On some level, that final warehouse scene of Raiders actually sets the tone for the decline of the whole sequence from there: for all that Indy seems to accomplish, none of it matters, and it will all be forgotten and nobody will care. Sadly, Dial of Destiny leans into this. After a reasonably promising Nazi-punching opener (hooray for CG de-aging … I guess), the movie comes forward to 1969, with Indy himself warehoused and forgotten, slowly rotting away in his tattered apartment when he’s not trudging through a thankless day of classroom lecturing. That could have been fine as a plot point, giving him motivation to get back in the saddle for one last adventure. But he is an unwilling participant in everything that follows. He doesn’t WANT to get back in the saddle. He is a tired, broken-down old man, fully domesticated, his edge totally blunted, made irrelevant by advancing time. He even seems to consciously know that, as demonstrated by the gobsmacking “dilemma” he has in the film’s climactic scene. Indiana Jones does not save the day in Dial of Destiny. He embraces failure. He actively declines the heroism that those who love him desperately need him to refuse to surrender. He’s just … sad.

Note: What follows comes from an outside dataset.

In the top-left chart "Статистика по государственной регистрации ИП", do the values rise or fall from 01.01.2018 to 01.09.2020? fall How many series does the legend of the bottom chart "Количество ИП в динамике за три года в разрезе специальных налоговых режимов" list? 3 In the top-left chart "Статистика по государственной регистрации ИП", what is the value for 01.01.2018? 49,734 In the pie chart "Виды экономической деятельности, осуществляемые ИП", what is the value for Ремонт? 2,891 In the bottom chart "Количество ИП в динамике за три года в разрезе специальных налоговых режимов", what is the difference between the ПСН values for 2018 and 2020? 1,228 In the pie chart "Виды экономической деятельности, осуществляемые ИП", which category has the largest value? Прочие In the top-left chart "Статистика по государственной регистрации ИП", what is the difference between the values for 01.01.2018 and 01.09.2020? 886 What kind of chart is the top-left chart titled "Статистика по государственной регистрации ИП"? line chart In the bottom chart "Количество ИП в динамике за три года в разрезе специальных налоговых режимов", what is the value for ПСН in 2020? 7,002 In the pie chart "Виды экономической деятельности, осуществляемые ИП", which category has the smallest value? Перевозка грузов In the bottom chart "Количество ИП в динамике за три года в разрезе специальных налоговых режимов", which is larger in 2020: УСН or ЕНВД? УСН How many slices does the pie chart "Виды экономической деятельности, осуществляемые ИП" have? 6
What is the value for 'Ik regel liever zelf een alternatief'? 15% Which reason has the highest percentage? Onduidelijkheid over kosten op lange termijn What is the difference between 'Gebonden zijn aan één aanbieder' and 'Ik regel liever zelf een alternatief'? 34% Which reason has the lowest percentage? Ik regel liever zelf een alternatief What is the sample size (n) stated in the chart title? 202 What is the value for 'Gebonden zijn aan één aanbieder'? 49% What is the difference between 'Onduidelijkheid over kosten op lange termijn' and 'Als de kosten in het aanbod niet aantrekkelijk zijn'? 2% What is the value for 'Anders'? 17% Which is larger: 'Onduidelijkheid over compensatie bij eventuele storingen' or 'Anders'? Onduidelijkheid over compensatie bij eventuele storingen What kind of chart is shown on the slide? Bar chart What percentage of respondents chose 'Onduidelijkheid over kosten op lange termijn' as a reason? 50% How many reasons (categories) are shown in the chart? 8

Dial of Destiny is made with yeoman craftsmanship (though it feels like a red flag that Spielberg did not helm this final chapter personally), and the film expresses technical competence. It’s not a bad movie (though I’ll probably never forgive them for not bringing Short Round back). However, it does not bid farewell to Indiana Jones. It says good riddance; there are no more frontiers and your time has passed and you will now be warehoused and forgotten. And that’s appalling. Indiana Jones is a hero. He’s even a superhero (in a mythic quasi-Campbellian sense). He is not an avatar of cisheteronormative patriarchy that must be torn down in the name of postmodern social progress. He is not a hurdle that girlboss-feminism must leap. He does not belong in a museum. The world needs the idea of Indiana Jones. The world needs swashbuckling adventurers. It’s tragic that Lucasfilm/Disney is trying to say otherwise.
2 stars of 5: This isn’t bad, but it IS sad, and that means it’s not very good either.